MATERIAL FOR THE TASK:
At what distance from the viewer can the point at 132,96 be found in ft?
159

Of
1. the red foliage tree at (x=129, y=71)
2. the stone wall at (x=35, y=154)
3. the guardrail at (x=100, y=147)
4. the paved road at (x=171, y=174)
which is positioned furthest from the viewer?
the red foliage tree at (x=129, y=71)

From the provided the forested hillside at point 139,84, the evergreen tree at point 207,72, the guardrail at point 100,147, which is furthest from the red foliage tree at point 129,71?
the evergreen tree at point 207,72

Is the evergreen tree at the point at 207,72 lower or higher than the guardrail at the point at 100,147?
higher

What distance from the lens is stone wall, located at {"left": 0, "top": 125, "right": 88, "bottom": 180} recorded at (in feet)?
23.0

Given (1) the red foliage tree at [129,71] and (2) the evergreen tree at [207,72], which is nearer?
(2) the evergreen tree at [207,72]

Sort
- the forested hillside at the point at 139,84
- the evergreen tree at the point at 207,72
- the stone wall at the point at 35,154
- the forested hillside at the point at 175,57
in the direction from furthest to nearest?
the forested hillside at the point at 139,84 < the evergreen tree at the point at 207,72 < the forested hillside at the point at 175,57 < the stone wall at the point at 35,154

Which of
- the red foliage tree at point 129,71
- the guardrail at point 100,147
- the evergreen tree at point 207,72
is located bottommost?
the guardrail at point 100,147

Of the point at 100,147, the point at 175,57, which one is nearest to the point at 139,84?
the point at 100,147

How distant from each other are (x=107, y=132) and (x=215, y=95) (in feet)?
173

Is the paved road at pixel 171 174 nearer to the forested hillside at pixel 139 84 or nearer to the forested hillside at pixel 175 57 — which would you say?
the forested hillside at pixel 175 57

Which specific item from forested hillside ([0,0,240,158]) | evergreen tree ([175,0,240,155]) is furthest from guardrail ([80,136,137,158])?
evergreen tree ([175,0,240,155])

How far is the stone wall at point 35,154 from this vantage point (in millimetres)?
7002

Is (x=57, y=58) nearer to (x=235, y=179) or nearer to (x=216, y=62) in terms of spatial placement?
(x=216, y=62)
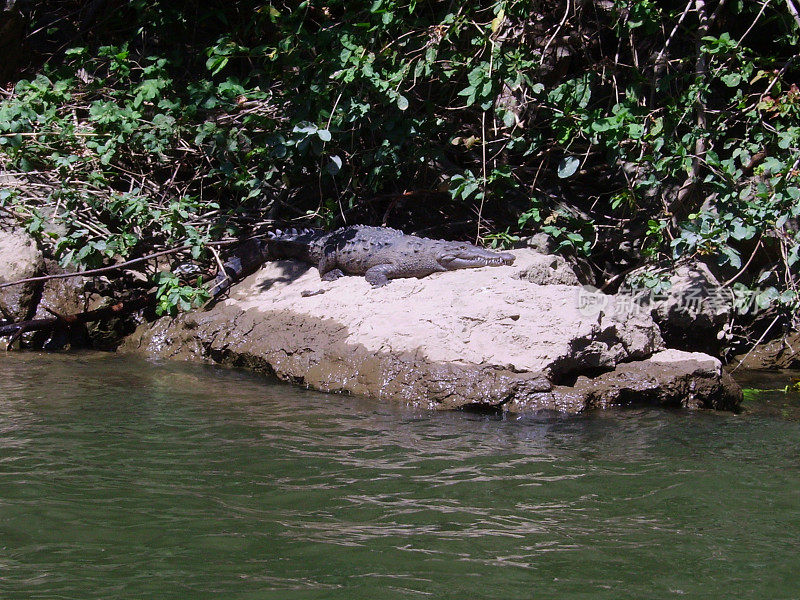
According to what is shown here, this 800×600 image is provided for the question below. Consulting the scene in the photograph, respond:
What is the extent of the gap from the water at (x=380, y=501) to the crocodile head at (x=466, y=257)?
5.28 ft

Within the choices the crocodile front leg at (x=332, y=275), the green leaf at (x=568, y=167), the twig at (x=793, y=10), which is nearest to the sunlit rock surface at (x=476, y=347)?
the crocodile front leg at (x=332, y=275)

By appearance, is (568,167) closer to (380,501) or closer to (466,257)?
(466,257)

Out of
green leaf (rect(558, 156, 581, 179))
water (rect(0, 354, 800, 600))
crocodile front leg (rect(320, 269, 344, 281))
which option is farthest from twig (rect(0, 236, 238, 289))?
green leaf (rect(558, 156, 581, 179))

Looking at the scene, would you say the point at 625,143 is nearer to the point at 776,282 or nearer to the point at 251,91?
the point at 776,282

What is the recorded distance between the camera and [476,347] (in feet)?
16.8

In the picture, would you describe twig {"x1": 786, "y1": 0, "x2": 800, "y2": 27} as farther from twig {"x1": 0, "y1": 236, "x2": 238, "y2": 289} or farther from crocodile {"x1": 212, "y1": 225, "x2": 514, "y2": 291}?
twig {"x1": 0, "y1": 236, "x2": 238, "y2": 289}

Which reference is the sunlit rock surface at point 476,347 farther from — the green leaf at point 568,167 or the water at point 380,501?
the green leaf at point 568,167

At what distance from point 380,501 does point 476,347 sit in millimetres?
1907

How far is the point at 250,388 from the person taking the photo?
543 centimetres

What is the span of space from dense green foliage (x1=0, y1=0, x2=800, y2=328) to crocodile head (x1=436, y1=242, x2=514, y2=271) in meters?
0.44

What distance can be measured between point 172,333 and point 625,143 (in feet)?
12.8

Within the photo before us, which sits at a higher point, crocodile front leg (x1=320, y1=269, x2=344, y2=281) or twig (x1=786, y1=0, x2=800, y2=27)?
twig (x1=786, y1=0, x2=800, y2=27)

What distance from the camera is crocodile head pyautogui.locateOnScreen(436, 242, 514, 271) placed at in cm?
611

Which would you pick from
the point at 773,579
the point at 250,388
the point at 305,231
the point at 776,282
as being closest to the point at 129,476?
the point at 250,388
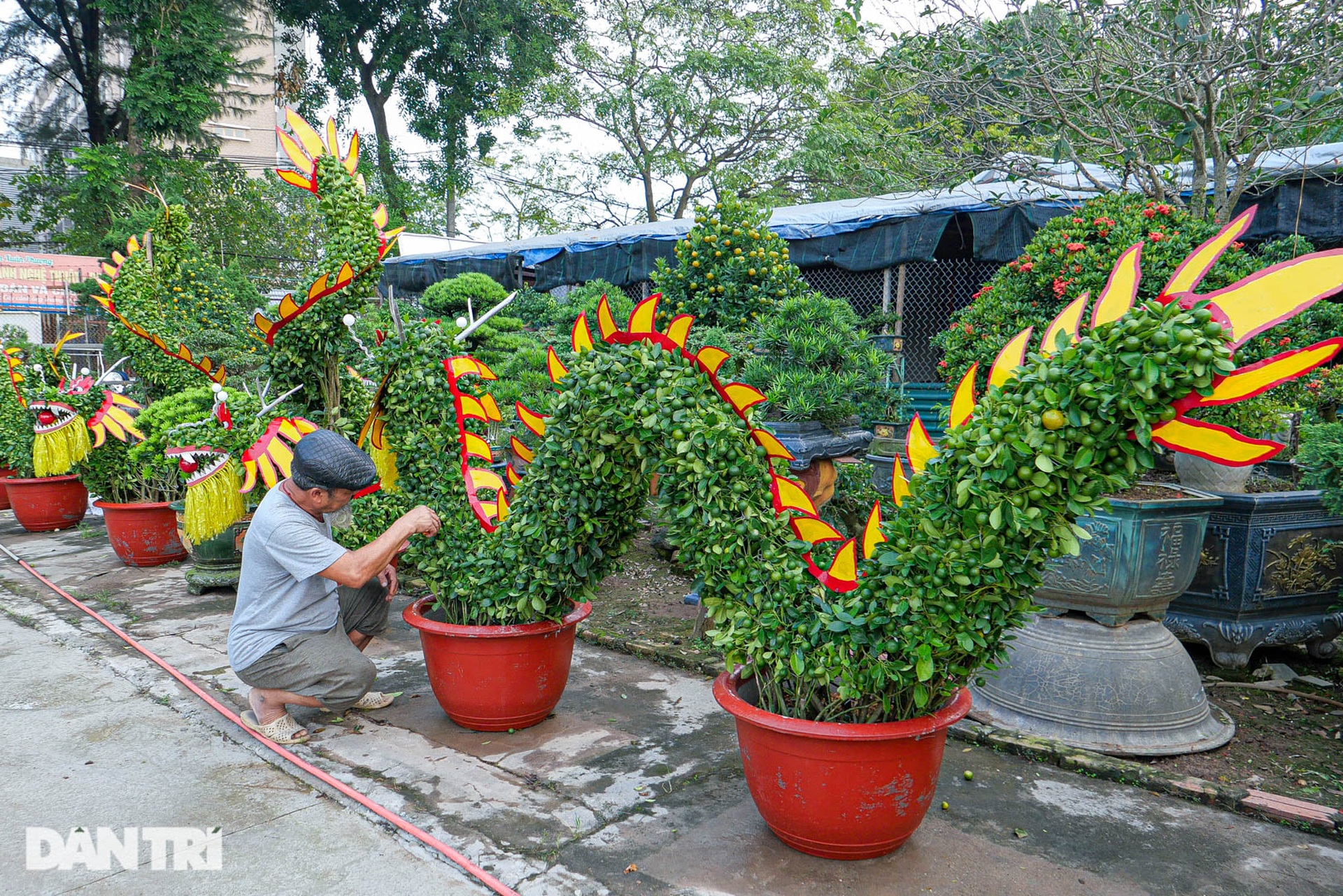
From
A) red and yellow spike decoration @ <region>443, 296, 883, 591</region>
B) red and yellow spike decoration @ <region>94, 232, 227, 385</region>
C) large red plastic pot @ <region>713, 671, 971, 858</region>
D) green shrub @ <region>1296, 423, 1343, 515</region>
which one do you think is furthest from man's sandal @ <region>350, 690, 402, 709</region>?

GOAL OF THE EXERCISE: Reproduce every entry above word for word, leaving out the pictures.

ANSWER FOR THIS EXERCISE:
At what distance from the viewer can the point at 132,96 be found in ft?
159

Of
1. the red foliage tree at (x=129, y=71)
2. the stone wall at (x=35, y=154)
3. the guardrail at (x=100, y=147)
4. the paved road at (x=171, y=174)
which is positioned furthest from the viewer?
the red foliage tree at (x=129, y=71)

From the provided the forested hillside at point 139,84, the evergreen tree at point 207,72, the guardrail at point 100,147, which is furthest from the red foliage tree at point 129,71?
the evergreen tree at point 207,72

Is the evergreen tree at the point at 207,72 lower or higher than the guardrail at the point at 100,147?
higher

What distance from the lens is stone wall, located at {"left": 0, "top": 125, "right": 88, "bottom": 180} recorded at (in feet)?
23.0

Given (1) the red foliage tree at [129,71] and (2) the evergreen tree at [207,72], which is nearer?
(2) the evergreen tree at [207,72]

Sort
- the forested hillside at the point at 139,84
- the evergreen tree at the point at 207,72
- the stone wall at the point at 35,154
- the forested hillside at the point at 175,57
in the direction from furthest to nearest?
the forested hillside at the point at 139,84 < the evergreen tree at the point at 207,72 < the forested hillside at the point at 175,57 < the stone wall at the point at 35,154

Which of
- the red foliage tree at point 129,71
- the guardrail at point 100,147
- the evergreen tree at point 207,72
is located bottommost?
the guardrail at point 100,147

Of the point at 100,147, the point at 175,57, which one is nearest to the point at 139,84?
the point at 100,147

How distant from each other are (x=107, y=132) and (x=215, y=95) (in feet)?
173

Is the paved road at pixel 171 174 nearer to the forested hillside at pixel 139 84 or nearer to the forested hillside at pixel 175 57 — which would you say?
the forested hillside at pixel 175 57

Which specific item from forested hillside ([0,0,240,158]) | evergreen tree ([175,0,240,155]) is furthest from guardrail ([80,136,137,158])?
evergreen tree ([175,0,240,155])

How far is the stone wall at point 35,154 from this vantage point (in millimetres)?
7002

Is (x=57, y=58) nearer to (x=235, y=179) or nearer to (x=216, y=62) in terms of spatial placement?
(x=216, y=62)
According to what is shown here, this 800×600 image is provided for the question below. Consulting the scene in the photograph, respond:
What is the extent of the gap from the water at (x=380, y=501) to the crocodile head at (x=466, y=257)?
5.28 ft

Within the choices the crocodile front leg at (x=332, y=275), the green leaf at (x=568, y=167), the twig at (x=793, y=10), which is nearest to the sunlit rock surface at (x=476, y=347)?
the crocodile front leg at (x=332, y=275)

By appearance, is (568,167) closer to (380,501) or closer to (466,257)?
(466,257)

Out of
green leaf (rect(558, 156, 581, 179))
water (rect(0, 354, 800, 600))
crocodile front leg (rect(320, 269, 344, 281))
which option is farthest from twig (rect(0, 236, 238, 289))?
green leaf (rect(558, 156, 581, 179))

Looking at the scene, would you say the point at 625,143 is nearer to the point at 776,282 or nearer to the point at 251,91?
the point at 776,282

What is the recorded distance between the camera and [476,347] (in feet)?
16.8

In the picture, would you describe twig {"x1": 786, "y1": 0, "x2": 800, "y2": 27} as farther from twig {"x1": 0, "y1": 236, "x2": 238, "y2": 289} or farther from crocodile {"x1": 212, "y1": 225, "x2": 514, "y2": 291}?
twig {"x1": 0, "y1": 236, "x2": 238, "y2": 289}

Which reference is the sunlit rock surface at point 476,347 farther from — the green leaf at point 568,167 or the water at point 380,501?
the green leaf at point 568,167

At what distance from point 380,501 does point 476,347 sit in millimetres?
1907

How far is the point at 250,388 from the person taking the photo?
543 centimetres

What is the span of space from dense green foliage (x1=0, y1=0, x2=800, y2=328) to crocodile head (x1=436, y1=242, x2=514, y2=271) in meters?
0.44

What distance can be measured between point 172,333 and point 625,143 (in feet)?
12.8

Within the photo before us, which sits at a higher point, crocodile front leg (x1=320, y1=269, x2=344, y2=281) or twig (x1=786, y1=0, x2=800, y2=27)?
twig (x1=786, y1=0, x2=800, y2=27)

What distance from the camera is crocodile head pyautogui.locateOnScreen(436, 242, 514, 271) placed at in cm?
611

Which would you pick from
the point at 773,579
the point at 250,388
the point at 305,231
the point at 776,282
as being closest to the point at 129,476?
the point at 250,388
From
A) red and yellow spike decoration @ <region>443, 296, 883, 591</region>
B) red and yellow spike decoration @ <region>94, 232, 227, 385</region>
C) large red plastic pot @ <region>713, 671, 971, 858</region>
D) green shrub @ <region>1296, 423, 1343, 515</region>
which one do you think is furthest from man's sandal @ <region>350, 690, 402, 709</region>?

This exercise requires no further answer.